■ Exercise requirements: Gather every line of the records below that contains the word "resolution", and treat uppercase and lowercase letters as different.

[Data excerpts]
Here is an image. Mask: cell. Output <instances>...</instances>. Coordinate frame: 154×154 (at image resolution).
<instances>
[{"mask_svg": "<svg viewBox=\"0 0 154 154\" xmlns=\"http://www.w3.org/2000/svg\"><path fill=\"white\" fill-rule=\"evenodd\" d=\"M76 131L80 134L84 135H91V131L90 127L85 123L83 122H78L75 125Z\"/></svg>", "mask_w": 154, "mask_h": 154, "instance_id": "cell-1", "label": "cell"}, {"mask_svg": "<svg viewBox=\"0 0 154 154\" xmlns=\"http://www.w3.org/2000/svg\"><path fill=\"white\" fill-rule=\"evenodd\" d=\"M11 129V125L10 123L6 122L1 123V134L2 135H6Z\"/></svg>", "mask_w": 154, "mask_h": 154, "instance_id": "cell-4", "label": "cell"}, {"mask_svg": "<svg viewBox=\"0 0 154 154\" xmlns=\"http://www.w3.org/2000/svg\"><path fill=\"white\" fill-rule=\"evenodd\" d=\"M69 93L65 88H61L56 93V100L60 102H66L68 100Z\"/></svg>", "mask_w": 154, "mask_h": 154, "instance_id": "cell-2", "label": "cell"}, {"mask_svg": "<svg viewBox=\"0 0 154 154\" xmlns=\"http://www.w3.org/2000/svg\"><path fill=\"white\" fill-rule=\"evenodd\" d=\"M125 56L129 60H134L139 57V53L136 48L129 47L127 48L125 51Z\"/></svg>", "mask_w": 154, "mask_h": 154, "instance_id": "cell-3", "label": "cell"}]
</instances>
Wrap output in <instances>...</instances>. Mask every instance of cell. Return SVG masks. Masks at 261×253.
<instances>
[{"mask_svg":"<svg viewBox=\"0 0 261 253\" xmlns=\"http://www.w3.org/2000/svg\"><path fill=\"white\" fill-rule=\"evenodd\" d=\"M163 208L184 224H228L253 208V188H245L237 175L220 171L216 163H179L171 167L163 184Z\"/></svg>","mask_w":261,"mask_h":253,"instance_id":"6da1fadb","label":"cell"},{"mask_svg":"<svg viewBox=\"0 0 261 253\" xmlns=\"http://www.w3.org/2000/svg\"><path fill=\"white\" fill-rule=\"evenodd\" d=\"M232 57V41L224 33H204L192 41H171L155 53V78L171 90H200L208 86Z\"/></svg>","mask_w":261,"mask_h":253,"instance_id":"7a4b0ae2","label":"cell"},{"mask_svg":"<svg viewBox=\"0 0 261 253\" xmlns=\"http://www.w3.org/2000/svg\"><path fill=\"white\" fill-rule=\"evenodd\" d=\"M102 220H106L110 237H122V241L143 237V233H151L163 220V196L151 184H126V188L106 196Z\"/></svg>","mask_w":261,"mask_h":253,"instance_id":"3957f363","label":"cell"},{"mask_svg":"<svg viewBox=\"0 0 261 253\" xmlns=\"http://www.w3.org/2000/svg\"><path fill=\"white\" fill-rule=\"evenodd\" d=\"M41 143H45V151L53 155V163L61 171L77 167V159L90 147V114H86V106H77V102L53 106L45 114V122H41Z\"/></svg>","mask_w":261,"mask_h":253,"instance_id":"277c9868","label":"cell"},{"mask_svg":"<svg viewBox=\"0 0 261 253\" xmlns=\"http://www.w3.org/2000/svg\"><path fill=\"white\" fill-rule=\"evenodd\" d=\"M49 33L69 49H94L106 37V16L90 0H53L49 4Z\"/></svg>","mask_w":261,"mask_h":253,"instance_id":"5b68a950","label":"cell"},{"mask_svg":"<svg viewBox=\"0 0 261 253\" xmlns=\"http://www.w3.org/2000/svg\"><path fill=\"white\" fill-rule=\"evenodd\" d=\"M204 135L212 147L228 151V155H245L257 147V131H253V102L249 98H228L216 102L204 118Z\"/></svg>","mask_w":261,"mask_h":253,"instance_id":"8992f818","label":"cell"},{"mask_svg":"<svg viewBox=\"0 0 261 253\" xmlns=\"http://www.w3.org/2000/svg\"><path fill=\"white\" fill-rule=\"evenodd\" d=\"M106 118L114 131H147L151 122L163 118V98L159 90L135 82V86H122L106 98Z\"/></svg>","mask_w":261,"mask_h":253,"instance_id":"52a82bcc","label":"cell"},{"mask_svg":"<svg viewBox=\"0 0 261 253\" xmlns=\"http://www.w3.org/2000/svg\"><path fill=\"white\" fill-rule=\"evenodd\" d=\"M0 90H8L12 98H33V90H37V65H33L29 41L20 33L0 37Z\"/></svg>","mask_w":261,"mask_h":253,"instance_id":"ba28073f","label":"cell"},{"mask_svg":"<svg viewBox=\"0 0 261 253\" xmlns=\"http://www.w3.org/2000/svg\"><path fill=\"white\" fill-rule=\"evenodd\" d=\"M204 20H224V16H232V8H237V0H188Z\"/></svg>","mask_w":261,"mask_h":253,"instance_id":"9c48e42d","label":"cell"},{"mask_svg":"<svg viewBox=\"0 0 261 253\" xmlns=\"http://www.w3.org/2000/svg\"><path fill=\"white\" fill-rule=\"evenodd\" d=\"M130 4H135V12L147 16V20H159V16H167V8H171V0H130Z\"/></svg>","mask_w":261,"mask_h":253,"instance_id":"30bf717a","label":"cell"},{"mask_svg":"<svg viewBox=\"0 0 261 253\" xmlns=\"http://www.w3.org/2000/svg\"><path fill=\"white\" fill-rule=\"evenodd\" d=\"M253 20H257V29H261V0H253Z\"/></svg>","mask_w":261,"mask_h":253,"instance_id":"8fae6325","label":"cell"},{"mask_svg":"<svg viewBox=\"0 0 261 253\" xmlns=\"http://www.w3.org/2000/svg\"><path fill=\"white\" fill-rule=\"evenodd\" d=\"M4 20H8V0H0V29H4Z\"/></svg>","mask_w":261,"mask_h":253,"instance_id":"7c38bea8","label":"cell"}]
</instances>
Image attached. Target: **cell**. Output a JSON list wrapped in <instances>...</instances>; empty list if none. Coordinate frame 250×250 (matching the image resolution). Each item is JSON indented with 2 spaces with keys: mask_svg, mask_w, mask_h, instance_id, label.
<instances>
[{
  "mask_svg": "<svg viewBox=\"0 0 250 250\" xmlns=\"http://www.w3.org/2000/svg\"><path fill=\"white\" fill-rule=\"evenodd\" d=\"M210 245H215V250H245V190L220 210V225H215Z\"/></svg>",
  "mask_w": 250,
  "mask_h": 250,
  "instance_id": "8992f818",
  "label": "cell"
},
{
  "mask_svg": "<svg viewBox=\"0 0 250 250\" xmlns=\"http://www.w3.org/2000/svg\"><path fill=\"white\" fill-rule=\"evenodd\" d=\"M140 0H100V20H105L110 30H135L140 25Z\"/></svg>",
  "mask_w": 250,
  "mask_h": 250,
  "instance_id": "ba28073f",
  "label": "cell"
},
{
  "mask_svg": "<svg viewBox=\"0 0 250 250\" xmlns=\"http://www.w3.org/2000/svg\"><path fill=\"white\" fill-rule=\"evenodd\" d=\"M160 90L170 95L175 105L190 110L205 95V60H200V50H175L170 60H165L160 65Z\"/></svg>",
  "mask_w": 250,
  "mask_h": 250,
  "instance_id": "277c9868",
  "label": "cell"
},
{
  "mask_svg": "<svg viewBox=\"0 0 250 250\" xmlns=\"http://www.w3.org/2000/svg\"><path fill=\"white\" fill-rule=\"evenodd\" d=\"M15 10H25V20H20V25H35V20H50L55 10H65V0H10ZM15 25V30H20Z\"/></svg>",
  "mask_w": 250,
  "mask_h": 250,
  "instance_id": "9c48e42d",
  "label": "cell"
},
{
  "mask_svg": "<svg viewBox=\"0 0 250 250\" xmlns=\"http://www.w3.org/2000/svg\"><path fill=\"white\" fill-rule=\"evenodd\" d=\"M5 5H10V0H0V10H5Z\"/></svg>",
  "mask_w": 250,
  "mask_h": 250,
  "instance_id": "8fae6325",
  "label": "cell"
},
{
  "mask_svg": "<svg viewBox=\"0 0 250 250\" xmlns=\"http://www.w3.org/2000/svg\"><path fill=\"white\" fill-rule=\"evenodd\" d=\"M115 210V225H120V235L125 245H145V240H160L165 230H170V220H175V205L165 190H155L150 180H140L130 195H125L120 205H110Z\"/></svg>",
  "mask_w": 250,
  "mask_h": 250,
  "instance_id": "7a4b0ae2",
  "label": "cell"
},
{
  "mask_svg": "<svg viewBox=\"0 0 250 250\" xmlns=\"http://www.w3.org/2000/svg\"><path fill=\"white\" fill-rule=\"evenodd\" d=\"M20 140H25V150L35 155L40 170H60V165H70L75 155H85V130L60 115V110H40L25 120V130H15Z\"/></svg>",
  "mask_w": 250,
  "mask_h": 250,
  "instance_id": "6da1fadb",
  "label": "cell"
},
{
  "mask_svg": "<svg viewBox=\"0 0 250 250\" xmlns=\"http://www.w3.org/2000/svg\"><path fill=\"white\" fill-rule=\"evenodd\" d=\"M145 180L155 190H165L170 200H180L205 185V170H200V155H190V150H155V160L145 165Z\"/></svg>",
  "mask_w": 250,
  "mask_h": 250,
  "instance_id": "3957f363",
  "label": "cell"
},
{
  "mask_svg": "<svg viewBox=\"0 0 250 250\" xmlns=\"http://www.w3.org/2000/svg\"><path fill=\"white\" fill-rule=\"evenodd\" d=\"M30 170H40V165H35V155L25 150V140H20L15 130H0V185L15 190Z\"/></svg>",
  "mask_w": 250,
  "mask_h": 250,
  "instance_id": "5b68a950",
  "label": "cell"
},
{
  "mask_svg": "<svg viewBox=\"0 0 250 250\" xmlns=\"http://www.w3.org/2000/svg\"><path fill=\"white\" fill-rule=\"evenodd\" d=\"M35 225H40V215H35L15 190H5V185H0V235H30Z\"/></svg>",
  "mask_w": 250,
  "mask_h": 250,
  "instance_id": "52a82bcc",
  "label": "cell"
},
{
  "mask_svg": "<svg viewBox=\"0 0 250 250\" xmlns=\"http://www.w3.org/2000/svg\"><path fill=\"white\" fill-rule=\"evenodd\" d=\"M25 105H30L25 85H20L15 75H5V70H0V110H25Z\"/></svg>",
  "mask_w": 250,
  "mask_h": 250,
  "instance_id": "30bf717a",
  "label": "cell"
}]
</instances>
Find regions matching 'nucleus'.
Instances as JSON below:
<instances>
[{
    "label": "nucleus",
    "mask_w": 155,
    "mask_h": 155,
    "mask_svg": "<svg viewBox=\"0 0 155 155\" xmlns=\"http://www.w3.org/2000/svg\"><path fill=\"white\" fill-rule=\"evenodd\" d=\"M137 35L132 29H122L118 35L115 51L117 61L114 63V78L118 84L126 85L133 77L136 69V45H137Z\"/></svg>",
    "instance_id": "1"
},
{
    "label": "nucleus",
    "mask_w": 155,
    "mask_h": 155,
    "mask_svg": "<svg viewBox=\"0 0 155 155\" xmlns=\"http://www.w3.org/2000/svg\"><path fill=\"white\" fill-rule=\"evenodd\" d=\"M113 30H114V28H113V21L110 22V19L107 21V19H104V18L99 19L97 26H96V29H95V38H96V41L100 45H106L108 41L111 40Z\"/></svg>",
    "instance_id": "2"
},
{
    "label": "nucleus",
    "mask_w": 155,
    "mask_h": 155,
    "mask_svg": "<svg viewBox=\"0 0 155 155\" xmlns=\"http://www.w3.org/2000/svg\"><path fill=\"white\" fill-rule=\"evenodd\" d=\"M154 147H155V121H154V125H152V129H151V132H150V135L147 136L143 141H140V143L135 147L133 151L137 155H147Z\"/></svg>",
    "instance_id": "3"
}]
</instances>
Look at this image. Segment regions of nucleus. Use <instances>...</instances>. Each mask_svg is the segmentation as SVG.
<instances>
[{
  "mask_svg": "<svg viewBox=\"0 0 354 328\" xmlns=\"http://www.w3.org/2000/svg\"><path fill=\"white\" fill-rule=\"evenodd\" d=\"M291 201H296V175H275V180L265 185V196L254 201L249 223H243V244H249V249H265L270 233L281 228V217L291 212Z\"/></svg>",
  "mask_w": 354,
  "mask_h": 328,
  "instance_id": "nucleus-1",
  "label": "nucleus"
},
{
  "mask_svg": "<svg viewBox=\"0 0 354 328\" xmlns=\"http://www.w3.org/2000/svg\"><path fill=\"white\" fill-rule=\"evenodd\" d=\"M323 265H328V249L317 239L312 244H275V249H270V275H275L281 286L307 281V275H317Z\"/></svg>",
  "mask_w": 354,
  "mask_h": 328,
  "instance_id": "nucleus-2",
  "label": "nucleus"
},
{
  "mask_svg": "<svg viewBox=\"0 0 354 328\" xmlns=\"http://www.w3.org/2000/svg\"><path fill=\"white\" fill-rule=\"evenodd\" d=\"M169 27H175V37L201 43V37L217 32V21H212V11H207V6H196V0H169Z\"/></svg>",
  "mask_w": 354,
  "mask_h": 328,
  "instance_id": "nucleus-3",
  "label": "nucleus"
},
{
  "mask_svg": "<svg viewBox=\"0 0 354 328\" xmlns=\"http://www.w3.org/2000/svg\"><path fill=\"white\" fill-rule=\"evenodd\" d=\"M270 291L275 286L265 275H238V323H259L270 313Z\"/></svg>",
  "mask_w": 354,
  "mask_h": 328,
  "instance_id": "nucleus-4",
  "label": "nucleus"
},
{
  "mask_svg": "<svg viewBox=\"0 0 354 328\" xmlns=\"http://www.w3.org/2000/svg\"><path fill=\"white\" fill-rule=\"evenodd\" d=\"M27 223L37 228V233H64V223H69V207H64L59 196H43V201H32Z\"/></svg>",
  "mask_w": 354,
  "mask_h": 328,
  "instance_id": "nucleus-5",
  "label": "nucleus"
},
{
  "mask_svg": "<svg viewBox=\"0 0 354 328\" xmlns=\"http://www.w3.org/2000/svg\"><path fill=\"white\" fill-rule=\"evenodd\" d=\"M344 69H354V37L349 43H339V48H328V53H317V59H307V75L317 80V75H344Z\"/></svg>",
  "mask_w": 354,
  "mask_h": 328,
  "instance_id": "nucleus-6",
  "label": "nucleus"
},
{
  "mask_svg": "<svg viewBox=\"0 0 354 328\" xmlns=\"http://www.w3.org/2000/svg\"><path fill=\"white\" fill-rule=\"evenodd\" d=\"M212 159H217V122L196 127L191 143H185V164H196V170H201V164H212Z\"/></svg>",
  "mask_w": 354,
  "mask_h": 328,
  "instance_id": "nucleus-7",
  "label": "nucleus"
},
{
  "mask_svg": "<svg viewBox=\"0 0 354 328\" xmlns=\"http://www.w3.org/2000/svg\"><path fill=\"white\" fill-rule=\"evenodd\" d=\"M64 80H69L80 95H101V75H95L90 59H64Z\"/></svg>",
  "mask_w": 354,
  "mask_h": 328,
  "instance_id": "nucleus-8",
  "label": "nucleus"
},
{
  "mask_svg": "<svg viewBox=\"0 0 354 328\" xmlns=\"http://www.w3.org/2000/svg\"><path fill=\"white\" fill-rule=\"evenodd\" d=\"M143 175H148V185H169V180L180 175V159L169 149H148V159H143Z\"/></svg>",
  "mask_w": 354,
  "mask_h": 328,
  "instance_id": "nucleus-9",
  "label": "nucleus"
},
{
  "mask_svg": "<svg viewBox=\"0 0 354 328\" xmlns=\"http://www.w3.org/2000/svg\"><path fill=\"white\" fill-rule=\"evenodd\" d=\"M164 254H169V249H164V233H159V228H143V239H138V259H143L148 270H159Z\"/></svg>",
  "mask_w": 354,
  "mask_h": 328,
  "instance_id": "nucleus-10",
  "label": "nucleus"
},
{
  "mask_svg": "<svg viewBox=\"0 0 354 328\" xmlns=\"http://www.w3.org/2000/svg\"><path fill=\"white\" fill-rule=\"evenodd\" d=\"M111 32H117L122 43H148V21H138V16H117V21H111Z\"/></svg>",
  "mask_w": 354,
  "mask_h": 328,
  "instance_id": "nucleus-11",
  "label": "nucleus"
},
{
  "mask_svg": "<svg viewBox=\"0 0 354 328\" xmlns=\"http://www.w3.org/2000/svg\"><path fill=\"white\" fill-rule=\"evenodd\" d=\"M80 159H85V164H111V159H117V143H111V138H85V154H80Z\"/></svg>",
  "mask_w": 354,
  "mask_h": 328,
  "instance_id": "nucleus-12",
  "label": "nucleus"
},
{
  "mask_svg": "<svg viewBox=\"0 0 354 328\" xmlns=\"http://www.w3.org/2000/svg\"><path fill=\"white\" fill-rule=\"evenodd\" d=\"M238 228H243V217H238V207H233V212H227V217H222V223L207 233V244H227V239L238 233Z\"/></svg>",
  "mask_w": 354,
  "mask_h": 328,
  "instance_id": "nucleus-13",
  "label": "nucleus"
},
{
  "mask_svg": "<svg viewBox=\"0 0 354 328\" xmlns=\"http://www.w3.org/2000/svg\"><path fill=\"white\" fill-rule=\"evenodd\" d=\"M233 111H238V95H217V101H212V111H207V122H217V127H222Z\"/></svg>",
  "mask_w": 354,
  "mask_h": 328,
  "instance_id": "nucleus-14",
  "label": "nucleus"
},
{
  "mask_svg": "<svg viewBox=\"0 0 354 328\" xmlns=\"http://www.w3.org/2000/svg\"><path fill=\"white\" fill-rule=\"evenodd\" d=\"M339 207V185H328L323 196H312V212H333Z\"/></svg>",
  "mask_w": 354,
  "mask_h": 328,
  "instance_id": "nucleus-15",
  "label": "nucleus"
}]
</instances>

■ Written answer:
Here is an image. Mask: cell. Output <instances>...</instances>. Coordinate frame: 154×154 (at image resolution).
Image attached. Target: **cell**. Output a JSON list wrapped in <instances>...</instances>; empty list if none. Coordinate frame 250×250 (matching the image resolution). Each item is JSON indented with 2 spaces with keys: mask_svg, mask_w, mask_h, instance_id, label.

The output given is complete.